Directions
Nothing but the exact text of the entries should appear in your answer; pictures stay out.

The data
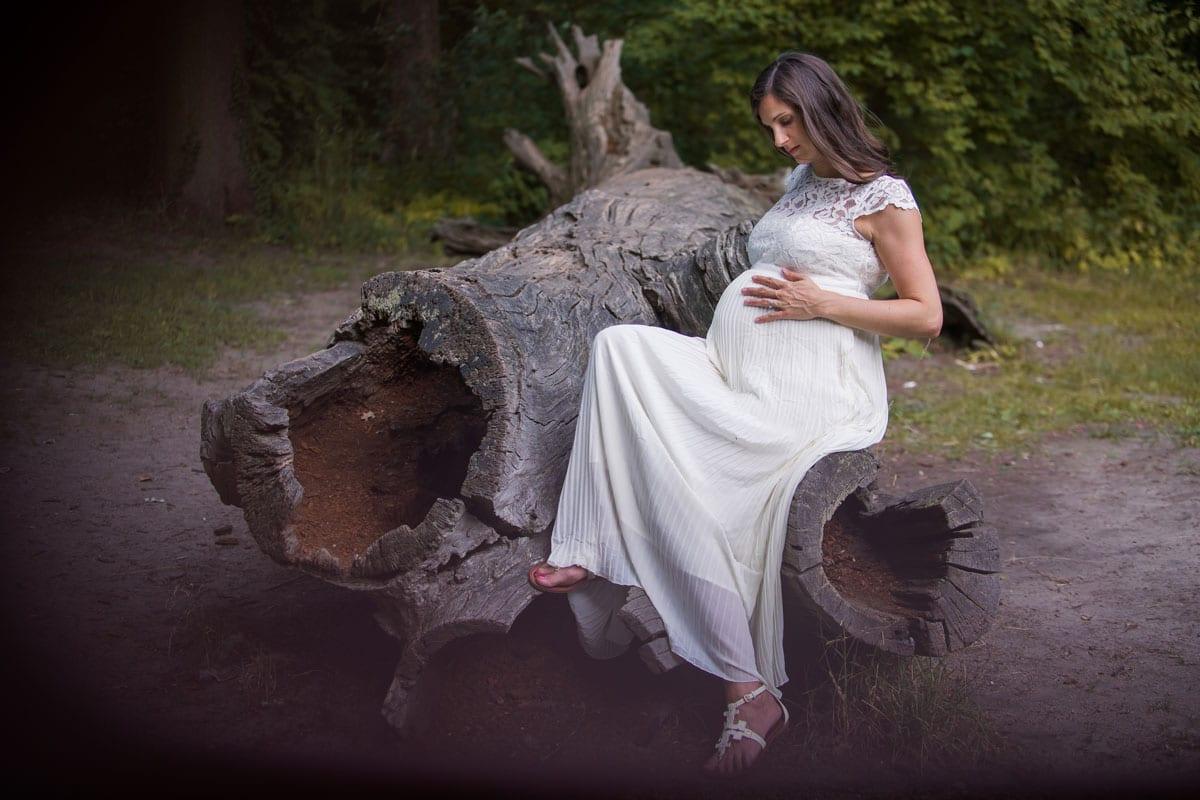 Schwangere Frau im weissen Kleid sitzt auf einem Holtzstamm und posiert waehrend Outdoor-Fotoshooting mit Donna Bellini Photo Studio Berlin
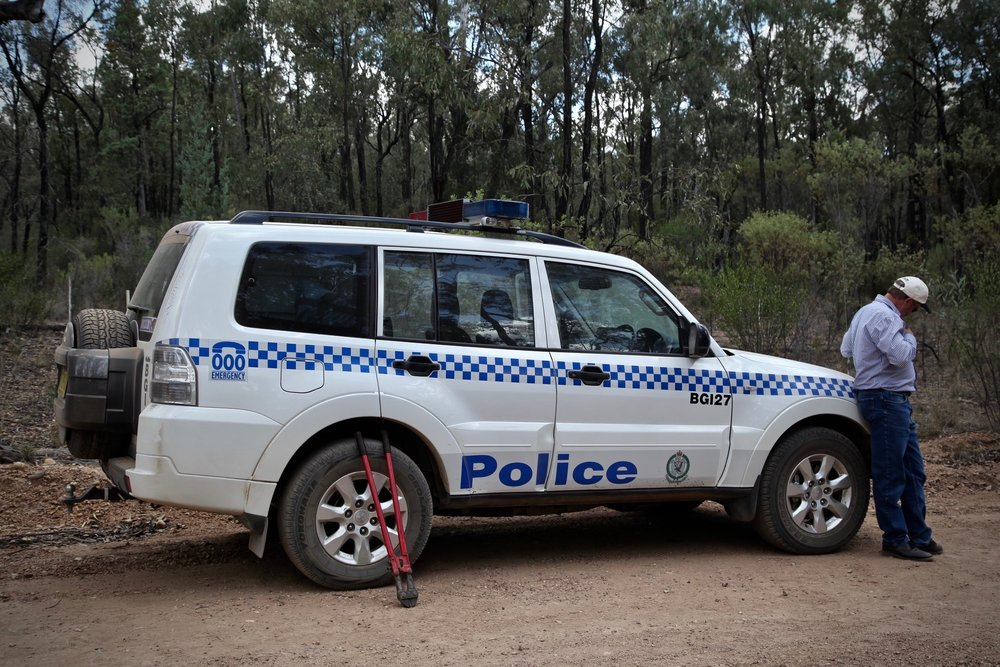 A coal mine manager leans on a police car, alongside bolt cutters, at the site of a protest against coal mining in Leard State Forest. December 2013.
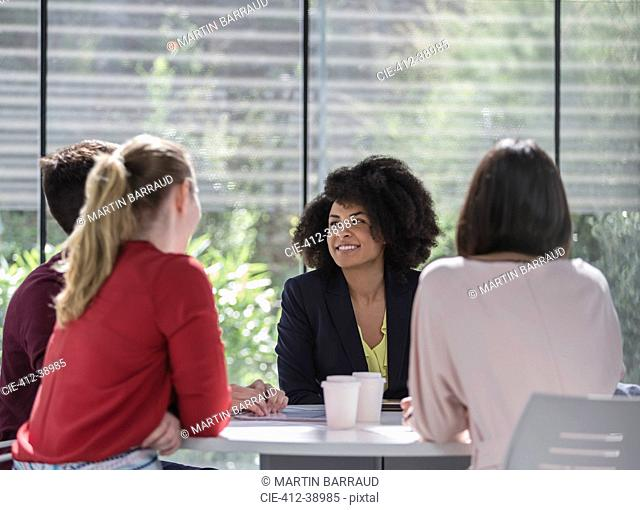 Businesswomen talking, planning at table in meeting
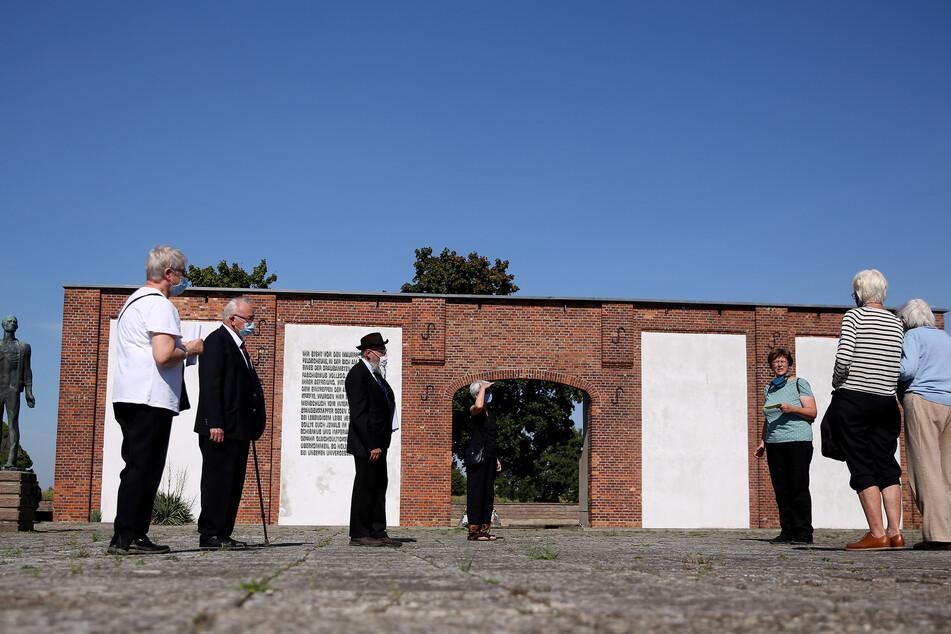 Besucher stehen vor den Resten der Feldscheune in der Gedenkstätte Feldscheune Isenschnibbe bei Garlegen.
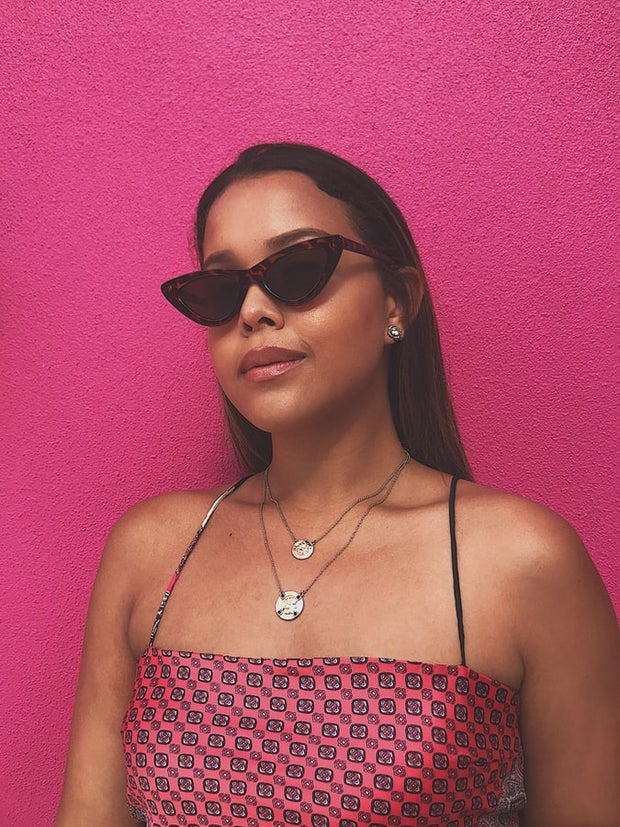 Woman wearing black and red sunglasses against a pink background
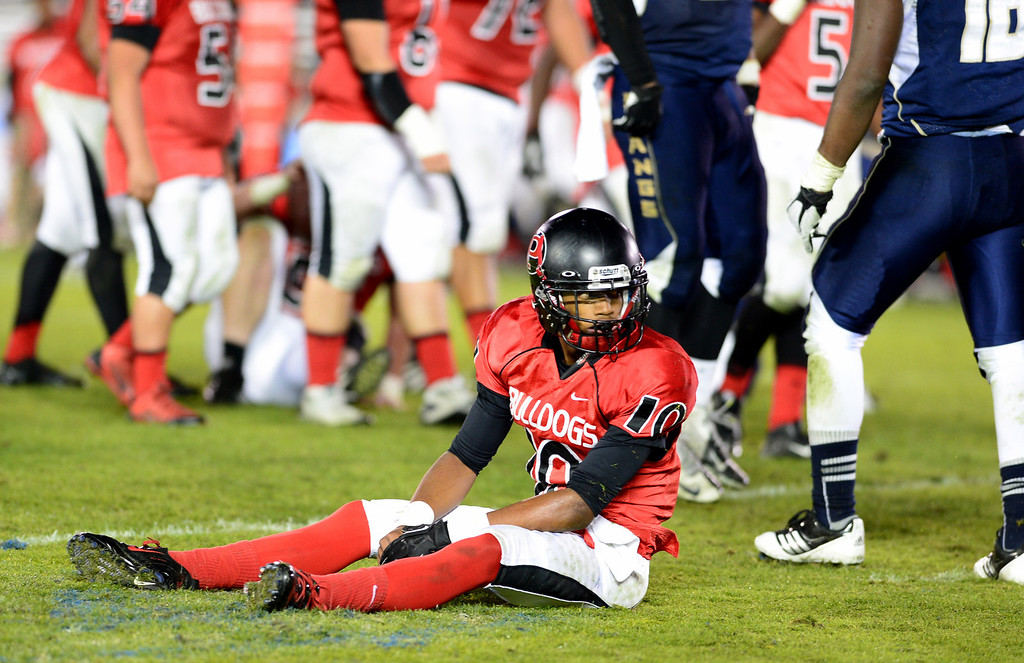 . Pasadena\'s Xavier Hill (10) is taken down in the fourth quarter during the annual Turkey Tussle Friday night, November 8, 2013 at the Rose Bowl in Pasadena. Muir defeated Pasadena 32-21.(Photo by Sarah Reingewirtz/Pasadena Star-News)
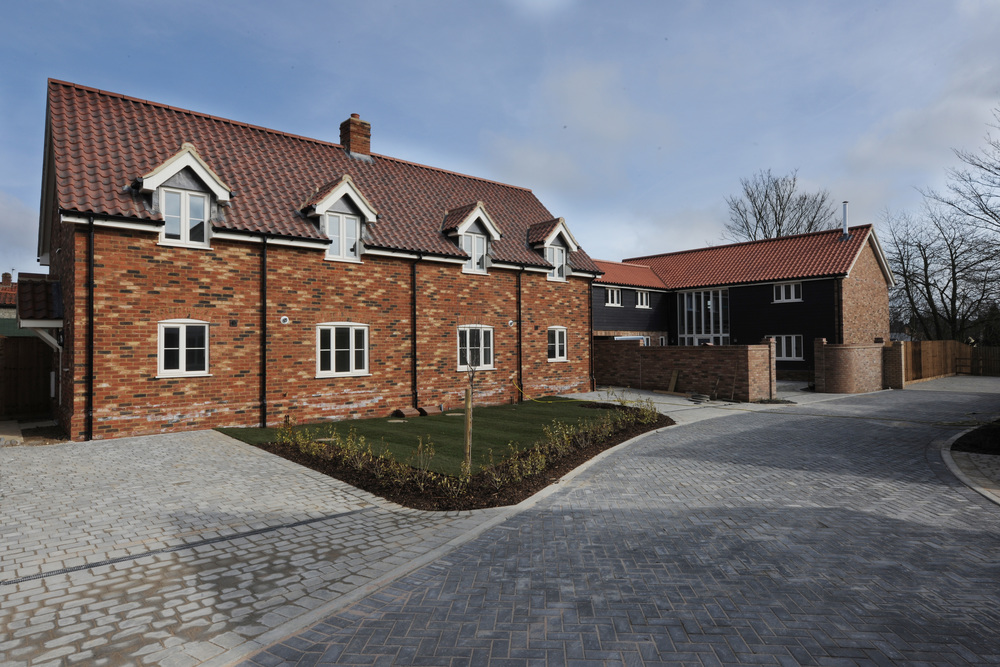 Auction Yard    Development, Haughley    A development of seven detached dwellings. The development was based on the principles of a traditional Suffolk farmstead.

Reply to the exercise
 Schwangere Frau im weissen Kleid sitzt auf einem Holtzstamm und posiert waehrend Outdoor-Fotoshooting mit Donna Bellini Photo Studio Berlin
 A coal mine manager leans on a police car, alongside bolt cutters, at the site of a protest against coal mining in Leard State Forest. December 2013.
 Businesswomen talking, planning at table in meeting
 Besucher stehen vor den Resten der Feldscheune in der Gedenkstätte Feldscheune Isenschnibbe bei Garlegen.
 Woman wearing black and red sunglasses against a pink background
 . Pasadena\'s Xavier Hill (10) is taken down in the fourth quarter during the annual Turkey Tussle Friday night, November 8, 2013 at the Rose Bowl in Pasadena. Muir defeated Pasadena 32-21.(Photo by Sarah Reingewirtz/Pasadena Star-News)
 Auction Yard    Development, Haughley    A development of seven detached dwellings. The development was based on the principles of a traditional Suffolk farmstead.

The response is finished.